■ **Problem**:
Please answer these questions about the article below on a child coming out as transgender:
1. What does the article say a child's disclosure demonstrates?
2. Whom does the article recommend seeking out to talk through feelings or find ways to show support?
3. Who granted permission to publish the article?

■ **Excerpt to read**:
++++

Having your child come out to you as transgender or gender nonconforming may be overwhelming, confusing, and emotional, but I implore you to try to see your child’s disclosure as a demonstration of the trust they have in you as a parent. This act of sharing, which they may have deliberated over for some time, is likely to leave them feeling vulnerable and open. Keep that in mind as you choose your next steps and words, as they can, and likely will, have a lasting impact on your child and may be a touchstone memory for the rest of their lives.

I believe the most essential and key support system for any child is their family, and I encourage you to openly offer as much love and support as you possibly can. If you would like to talk through what you are feeling, or discover ways of opening a conversation or showing your support, I recommend seeking out a compassionate and qualified therapist or counselor who is trained in working with trans individuals and their families.

© Copyright 2017 GoodTherapy.org. All rights reserved. Permission to publish granted by Heather Zawislak, MA, LCSW, GoodTherapy.org Topic Expert

The preceding article was solely written by the author named above. Any views and opinions expressed are not necessarily shared by GoodTherapy.org. Questions or concerns about the preceding article can be directed to the author or posted as a comment below.

  • Leave a Comment
  • DJ

    November 29th, 2017 at 10:51 AM

    I’m trans the worst thing anyone has said to me about it is “God made you a woman on purpose who are you to defy Gods plan”

  • Kathy

    April 4th, 2019 at 12:03 PM

    There is wonderful advice in your article but the problem is that parents almost never get information about how to handle their trans child coming out BEFORE it happens. Discussion about gender identity needs to become a part of parenting classes and books, then parents will have a better idea what to do.

  • Jennifer B.

    April 17th, 2019 at 3:00 PM

    IT is normal to go through phases and be fluid.. IT is normal to not go through phases and know who you are from birth.I would say dwelling on it or asking repeatedly or deciding for your child that it is a phase is rude. There are better ways of putting it and looking at the pattern of your child’s behavior over their life is a clue to phase or not. It is not a relavent question because if it is a phase – then it will be a phase. Just support whatever it is, whatever it becomes, whatever because it is your child. There are better questions to ask. OR really, an ongoing dialog is better. There really is nothing to really say except “ok. Good to know”.

  • A confused mama

    June 2nd, 2020 at 8:14 AM

    My son came out to me last night, my mom (his grandmother) has been on life support and he wanted to tell me. I am so ignorant to what he told me, “Mom I am trans” that I had to Google it. But the 1st thing out of my mouth was I love you, and I always will. Just be happy. I’m still so confused on emotions, is this normal? My son is almost 22 yrs old.

  • confusion in a nutshell

    March 30th, 2022 at 7:39 PM

    I came out as trans recenlty and my grandmother told me this: “i will call you (preferd name) but i will not use your prounouns because it will be too hard for me to remember” I just stood and looked at her and was like BITCH DA FUCK!?

  • Kaidon

    October 16th, 2023 at 12:23 AM

    I came out to my parents recently I’m FTM Trans, they say they accept me and will love me no matter what but then they refuse to call me Kaidon and keep deadnaming me and using the wrong pronouns (I use he/they) and just really don’t accept me as their son even though they say they support me I just don’t understand and I get really uncomfortable being called my deadname I don’t know what to do, won’t even accept me as a boy. My mum even made fun of my name and hated on it and my dad just doesn’t call me my name either I just want them to accept me as their son.

++++

Saved data entries
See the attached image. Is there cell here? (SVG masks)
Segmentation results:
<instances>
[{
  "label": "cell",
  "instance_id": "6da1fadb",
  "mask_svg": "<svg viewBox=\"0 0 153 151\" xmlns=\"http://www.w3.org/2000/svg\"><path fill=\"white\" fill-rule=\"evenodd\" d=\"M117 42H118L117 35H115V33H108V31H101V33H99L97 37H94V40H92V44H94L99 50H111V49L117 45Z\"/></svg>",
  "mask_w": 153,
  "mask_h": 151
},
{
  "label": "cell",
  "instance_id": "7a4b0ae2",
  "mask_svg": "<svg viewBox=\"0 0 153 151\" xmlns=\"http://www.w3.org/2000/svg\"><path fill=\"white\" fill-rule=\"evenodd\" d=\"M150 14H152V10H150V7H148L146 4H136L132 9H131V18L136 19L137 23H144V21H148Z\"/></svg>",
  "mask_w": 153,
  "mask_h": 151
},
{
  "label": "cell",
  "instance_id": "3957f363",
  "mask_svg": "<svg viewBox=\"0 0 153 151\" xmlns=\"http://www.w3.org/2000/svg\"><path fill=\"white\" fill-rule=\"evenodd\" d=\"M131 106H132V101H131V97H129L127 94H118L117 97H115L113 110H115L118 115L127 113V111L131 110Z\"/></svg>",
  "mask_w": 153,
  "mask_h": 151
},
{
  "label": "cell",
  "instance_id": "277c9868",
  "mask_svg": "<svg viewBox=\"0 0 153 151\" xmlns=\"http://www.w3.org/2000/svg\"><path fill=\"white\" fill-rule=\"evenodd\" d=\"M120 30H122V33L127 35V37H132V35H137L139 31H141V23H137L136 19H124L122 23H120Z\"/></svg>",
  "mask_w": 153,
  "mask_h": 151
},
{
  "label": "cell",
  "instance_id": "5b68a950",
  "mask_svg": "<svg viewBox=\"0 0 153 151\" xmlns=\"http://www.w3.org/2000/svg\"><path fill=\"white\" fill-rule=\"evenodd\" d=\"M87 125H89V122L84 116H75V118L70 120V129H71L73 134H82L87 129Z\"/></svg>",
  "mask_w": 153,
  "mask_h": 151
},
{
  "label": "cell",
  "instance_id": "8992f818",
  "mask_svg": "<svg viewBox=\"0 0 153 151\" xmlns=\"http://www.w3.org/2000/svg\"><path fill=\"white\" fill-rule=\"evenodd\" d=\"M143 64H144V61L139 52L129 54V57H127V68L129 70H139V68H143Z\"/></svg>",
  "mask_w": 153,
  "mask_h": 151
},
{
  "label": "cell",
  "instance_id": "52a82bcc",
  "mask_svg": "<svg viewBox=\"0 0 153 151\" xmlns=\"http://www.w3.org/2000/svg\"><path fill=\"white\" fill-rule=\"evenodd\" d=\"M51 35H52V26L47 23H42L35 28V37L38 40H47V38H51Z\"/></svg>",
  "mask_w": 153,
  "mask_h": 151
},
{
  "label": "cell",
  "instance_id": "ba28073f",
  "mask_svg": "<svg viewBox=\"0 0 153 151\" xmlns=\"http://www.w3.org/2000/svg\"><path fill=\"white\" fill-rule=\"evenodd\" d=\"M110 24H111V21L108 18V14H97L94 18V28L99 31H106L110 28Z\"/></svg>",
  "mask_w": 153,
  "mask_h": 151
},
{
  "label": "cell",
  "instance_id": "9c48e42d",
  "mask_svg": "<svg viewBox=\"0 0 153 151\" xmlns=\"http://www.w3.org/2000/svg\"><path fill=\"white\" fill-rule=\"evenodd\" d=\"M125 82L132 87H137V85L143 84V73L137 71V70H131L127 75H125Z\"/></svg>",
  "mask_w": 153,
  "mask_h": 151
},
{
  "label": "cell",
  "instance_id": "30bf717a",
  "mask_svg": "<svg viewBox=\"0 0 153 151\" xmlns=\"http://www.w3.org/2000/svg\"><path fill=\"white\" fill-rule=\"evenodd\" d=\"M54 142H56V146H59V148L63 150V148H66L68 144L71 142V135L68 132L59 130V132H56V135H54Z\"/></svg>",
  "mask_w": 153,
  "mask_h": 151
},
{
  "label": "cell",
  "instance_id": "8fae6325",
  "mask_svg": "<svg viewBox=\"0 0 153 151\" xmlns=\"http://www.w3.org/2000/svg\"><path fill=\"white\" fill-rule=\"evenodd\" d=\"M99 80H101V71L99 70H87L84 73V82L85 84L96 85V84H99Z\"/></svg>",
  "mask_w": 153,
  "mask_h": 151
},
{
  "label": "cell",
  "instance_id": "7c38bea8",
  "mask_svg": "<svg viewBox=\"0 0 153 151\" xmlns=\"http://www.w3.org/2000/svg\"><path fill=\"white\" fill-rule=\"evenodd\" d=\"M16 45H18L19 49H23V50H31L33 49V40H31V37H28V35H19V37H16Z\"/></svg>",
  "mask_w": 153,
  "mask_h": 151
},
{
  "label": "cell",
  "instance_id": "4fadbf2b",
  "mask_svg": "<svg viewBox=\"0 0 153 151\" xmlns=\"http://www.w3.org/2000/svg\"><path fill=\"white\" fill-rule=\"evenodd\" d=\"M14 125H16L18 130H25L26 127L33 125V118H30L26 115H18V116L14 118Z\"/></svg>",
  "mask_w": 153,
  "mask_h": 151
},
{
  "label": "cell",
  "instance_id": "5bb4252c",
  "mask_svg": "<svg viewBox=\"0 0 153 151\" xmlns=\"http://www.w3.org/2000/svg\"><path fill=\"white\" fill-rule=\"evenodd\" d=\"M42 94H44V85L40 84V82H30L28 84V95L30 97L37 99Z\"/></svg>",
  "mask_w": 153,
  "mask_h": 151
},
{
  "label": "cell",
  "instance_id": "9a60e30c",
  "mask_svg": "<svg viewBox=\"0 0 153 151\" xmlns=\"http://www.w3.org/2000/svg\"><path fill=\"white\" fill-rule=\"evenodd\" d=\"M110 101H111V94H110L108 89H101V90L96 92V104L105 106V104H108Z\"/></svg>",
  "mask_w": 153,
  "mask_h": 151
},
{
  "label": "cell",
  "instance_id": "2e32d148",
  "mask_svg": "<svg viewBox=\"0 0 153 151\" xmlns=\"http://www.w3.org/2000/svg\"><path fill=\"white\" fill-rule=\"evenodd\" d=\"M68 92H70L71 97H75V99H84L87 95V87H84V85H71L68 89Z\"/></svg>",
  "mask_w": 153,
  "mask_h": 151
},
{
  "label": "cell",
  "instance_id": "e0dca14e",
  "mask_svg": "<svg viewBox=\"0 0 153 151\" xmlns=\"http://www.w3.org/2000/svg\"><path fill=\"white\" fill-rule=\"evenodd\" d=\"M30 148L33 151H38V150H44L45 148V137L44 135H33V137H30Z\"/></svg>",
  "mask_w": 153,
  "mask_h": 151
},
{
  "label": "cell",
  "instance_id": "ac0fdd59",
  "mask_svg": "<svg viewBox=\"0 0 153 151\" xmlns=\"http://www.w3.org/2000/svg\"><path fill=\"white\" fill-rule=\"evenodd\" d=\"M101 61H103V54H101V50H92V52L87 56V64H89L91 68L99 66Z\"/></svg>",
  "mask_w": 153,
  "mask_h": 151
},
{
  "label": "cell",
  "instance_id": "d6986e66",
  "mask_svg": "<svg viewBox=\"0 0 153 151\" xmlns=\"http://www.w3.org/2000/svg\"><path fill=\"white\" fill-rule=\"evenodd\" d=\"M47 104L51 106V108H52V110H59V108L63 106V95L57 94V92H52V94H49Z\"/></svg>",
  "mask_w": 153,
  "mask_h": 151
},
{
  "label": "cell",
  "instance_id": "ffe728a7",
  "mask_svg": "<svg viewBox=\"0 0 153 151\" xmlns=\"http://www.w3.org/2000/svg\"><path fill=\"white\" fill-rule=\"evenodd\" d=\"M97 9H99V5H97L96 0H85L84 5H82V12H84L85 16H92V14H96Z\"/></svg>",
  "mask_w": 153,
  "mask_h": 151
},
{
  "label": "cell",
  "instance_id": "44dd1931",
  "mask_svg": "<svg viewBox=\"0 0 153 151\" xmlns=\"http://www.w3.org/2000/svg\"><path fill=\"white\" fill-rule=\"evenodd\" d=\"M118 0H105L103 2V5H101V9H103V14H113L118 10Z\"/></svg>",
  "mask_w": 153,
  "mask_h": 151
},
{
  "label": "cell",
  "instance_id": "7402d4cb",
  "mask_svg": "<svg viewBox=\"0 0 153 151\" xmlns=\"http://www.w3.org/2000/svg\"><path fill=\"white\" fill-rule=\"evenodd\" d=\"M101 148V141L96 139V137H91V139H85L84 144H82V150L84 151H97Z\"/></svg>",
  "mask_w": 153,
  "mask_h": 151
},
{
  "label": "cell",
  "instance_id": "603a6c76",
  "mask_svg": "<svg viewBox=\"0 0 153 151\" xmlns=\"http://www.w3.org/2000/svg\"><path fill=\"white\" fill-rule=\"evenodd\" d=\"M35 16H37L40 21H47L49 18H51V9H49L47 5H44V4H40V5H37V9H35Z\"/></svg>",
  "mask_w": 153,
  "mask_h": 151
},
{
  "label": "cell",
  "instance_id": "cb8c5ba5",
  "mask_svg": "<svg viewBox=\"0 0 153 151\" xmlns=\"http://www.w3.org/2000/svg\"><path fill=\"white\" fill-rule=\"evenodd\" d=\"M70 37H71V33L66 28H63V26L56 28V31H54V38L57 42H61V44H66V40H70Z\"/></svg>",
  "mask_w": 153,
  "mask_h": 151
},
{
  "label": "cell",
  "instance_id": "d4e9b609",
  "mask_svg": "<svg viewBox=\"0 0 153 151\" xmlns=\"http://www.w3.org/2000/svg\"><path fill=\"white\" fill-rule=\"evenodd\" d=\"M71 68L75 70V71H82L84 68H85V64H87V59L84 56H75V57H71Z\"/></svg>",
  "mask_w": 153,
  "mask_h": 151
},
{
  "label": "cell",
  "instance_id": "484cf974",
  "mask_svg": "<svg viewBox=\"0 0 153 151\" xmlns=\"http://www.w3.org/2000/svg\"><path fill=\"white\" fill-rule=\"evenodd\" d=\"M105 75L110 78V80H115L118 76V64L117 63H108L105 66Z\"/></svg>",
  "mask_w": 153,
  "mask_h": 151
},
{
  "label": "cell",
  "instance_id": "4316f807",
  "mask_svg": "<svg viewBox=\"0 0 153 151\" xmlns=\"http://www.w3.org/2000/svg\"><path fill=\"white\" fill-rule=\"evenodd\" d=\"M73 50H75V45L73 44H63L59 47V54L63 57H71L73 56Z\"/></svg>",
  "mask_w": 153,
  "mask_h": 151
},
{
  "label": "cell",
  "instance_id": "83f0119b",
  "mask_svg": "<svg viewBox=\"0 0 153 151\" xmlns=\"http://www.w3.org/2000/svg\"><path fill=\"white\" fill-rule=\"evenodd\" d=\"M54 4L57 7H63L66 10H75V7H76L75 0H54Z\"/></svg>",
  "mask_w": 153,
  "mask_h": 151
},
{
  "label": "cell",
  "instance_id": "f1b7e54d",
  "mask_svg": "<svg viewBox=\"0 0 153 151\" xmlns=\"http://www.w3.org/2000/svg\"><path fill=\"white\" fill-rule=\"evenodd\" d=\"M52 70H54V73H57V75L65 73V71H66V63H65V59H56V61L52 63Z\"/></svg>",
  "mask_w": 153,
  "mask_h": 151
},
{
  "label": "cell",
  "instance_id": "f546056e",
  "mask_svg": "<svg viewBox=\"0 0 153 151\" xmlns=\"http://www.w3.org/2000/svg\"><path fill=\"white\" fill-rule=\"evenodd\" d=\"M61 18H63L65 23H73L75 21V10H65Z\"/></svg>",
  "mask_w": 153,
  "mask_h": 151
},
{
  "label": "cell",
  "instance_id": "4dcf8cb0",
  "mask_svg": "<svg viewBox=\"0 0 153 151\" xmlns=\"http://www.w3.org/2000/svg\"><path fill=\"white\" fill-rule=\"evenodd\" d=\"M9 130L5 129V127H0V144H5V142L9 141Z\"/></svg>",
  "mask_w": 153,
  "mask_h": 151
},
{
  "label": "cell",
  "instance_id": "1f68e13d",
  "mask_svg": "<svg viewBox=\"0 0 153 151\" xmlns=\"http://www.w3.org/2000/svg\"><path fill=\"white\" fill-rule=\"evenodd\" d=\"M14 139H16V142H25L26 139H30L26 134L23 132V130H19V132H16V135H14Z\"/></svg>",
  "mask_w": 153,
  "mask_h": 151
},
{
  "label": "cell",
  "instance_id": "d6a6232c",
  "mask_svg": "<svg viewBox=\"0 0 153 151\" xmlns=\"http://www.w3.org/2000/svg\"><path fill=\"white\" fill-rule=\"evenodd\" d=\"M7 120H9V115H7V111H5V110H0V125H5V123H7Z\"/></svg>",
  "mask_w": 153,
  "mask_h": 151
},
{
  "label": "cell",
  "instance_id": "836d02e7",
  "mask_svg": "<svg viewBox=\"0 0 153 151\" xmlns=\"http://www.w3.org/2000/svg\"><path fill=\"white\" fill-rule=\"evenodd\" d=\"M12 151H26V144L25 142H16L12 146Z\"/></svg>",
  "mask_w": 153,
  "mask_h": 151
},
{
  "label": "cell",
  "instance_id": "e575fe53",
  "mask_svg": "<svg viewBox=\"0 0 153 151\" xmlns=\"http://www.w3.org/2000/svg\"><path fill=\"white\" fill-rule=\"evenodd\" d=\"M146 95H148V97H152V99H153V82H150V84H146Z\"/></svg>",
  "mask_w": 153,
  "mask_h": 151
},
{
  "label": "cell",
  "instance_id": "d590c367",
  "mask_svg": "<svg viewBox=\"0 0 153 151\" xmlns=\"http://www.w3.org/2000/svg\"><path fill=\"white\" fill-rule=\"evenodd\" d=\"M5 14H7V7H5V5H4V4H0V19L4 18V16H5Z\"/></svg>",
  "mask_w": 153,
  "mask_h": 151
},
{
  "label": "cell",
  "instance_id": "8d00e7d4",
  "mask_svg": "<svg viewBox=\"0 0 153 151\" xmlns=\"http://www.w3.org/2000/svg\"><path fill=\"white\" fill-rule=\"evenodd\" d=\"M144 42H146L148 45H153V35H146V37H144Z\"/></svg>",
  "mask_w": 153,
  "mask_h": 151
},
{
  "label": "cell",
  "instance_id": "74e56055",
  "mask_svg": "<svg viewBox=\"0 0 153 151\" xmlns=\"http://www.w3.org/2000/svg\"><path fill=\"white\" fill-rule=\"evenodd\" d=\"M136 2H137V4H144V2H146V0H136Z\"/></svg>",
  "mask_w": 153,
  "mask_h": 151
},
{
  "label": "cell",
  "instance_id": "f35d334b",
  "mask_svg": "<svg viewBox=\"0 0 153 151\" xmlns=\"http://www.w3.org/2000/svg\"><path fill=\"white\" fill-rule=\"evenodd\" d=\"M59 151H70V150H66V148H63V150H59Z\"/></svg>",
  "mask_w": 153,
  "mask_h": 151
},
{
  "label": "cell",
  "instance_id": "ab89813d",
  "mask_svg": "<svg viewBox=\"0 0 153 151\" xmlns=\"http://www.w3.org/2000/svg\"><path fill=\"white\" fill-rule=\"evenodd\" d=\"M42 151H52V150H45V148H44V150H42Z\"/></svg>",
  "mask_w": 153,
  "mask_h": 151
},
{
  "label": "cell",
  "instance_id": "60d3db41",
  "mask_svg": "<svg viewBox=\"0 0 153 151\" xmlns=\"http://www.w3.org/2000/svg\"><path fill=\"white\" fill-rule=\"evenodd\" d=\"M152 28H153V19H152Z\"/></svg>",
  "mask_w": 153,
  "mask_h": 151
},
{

++++

■ **Answer space**:
1. The trust the child has in their parent.
2. A compassionate and qualified therapist or counselor trained in working with trans individuals and their families.
3. Heather Zawislak, MA, LCSW, GoodTherapy.org Topic Expert.